#### 所给文段 ####
线性加权遗传算法的蒸汽管道摩阻和热损研究  

作　　者：朱兆喆 刘鹏 闻继伟 齐智猛 章雨然 范巍 ZHU Zhaozhe;LIU Peng;WEN Jiwei;QI Zhimeng;ZHANG Yuran;FAN Wei(Tianjin Cheng'an Thermal Power Co.,Ltd.,Tianjin 300202,China;School of Environmental Science and Engineering,Tianjin University,Tianjin 300350,China)

机构地区：[1]天津市城安热电有限公司,天津300202 [2]天津大学环境科学与工程学院,天津300350

出　　处：《区域供热》2023年第5期18-25,35,共9页District Heating

摘　　要：建立了蒸汽管道水力热力耦合模型,通过构建评价函数,基于线性加权遗传算法使管道各节点温度、压力的计算值逼近真实值,实现了对摩阻系数、热损系数的辨识,并分析了摩阻系数和热损系数对管道温度、压力、流速、密度等参数变化的影响。结果表明随着摩阻系数的增加,管道末端的压力和管道末端蒸汽温度逐渐降低,而管道末端蒸汽流速逐渐升高,且升高得越来越快。随着热损系数的增加,管道末端蒸汽温度逐渐降低,蒸汽压力基本不变,蒸汽密度逐渐升高。摩阻系数从0.2增长到0.6时,管道末端蒸汽流速由22.18 m/s升至32.18 m/s,增幅45.1%;随着热损系数从0.4增长到1.2,管道末端蒸汽密度由6.53 kg/m^(3)升至6.69 kg/m^(3),增幅2.5%。The hydraulic and thermodynamic coupling model of steam pipeline is established,and the calculated values of temperature and pressure at each node of the pipeline are approximated to the real values based on linear weighted genetic algorithm by constructing evaluation functions.The identification of friction coefficient and heat loss coefficient is realized,and the influence of friction coefficient and heat loss coefficient on the changes of pipeline temperature,pressure,flow rate,density and other parameters is analyzed.The results show that with the increase of the friction coefficient,the pressure and steam temperature at the end of the pipeline gradually decrease,while the steam flow rate at the end of the pipeline gradually increases,and the increase is faster and faster.With the increase of heat loss coefficient,the steam temperature at the end of the pipeline gradually decreases,the steam pressure is basically unchanged,and the steam density gradually increases.When the friction coefficient increases from 0.2 to 0.6,the steam flow rate at the end of the pipeline increases from 22.18 m/s to 32.18 m/s,increasing by 45.1%.As the heat loss coefficient increased from 0.4 to 1.2,the steam density at the end of the pipe increased from 6.53 kg/m^(3)to 6.69 kg/m^(3),an increase of 2.5%.

关 键 词：蒸汽管道 线性加权 遗传算法 摩阻 热损 

分 类 号：TU995.3[建筑科学—供热、供燃气、通风及空调工程]
####
(练习任务): 请把关于蒸汽管道摩阻和热损研究的文段中从“作　　者：朱兆喆 刘鹏 闻继伟 齐智猛 章雨然 范巍 ZHU Zhaozhe;LIU Peng;WEN”到“Engineering,Tianjin University,Tianjin 300350,China)”的内容一字不差地重新输入一遍，首尾两处都包括在内。
#### 数据 ####
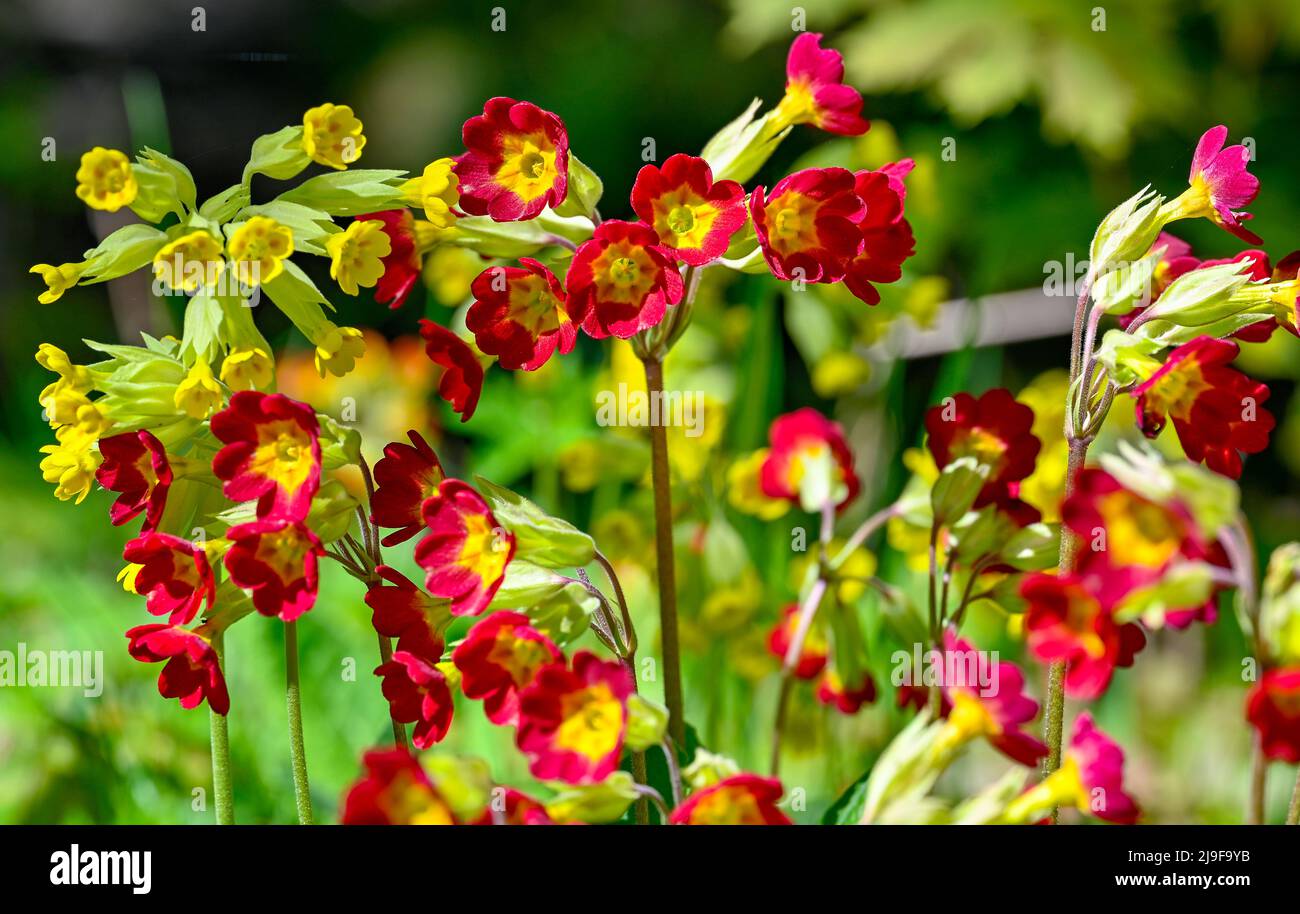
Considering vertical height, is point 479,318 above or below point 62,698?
above

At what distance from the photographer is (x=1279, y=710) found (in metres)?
0.59

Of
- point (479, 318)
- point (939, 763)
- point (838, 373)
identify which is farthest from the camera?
point (838, 373)

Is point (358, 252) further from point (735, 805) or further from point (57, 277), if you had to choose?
point (735, 805)

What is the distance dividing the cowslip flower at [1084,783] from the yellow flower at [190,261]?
0.55 m

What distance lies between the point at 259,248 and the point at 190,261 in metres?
0.04

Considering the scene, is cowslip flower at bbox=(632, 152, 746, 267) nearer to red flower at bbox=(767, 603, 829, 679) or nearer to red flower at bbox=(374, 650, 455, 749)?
red flower at bbox=(374, 650, 455, 749)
####
(练习答案):
作　　者：朱兆喆 刘鹏 闻继伟 齐智猛 章雨然 范巍 ZHU Zhaozhe;LIU Peng;WEN Jiwei;QI Zhimeng;ZHANG Yuran;FAN Wei(Tianjin Cheng'an Thermal Power Co.,Ltd.,Tianjin 300202,China;School of Environmental Science and Engineering,Tianjin University,Tianjin 300350,China)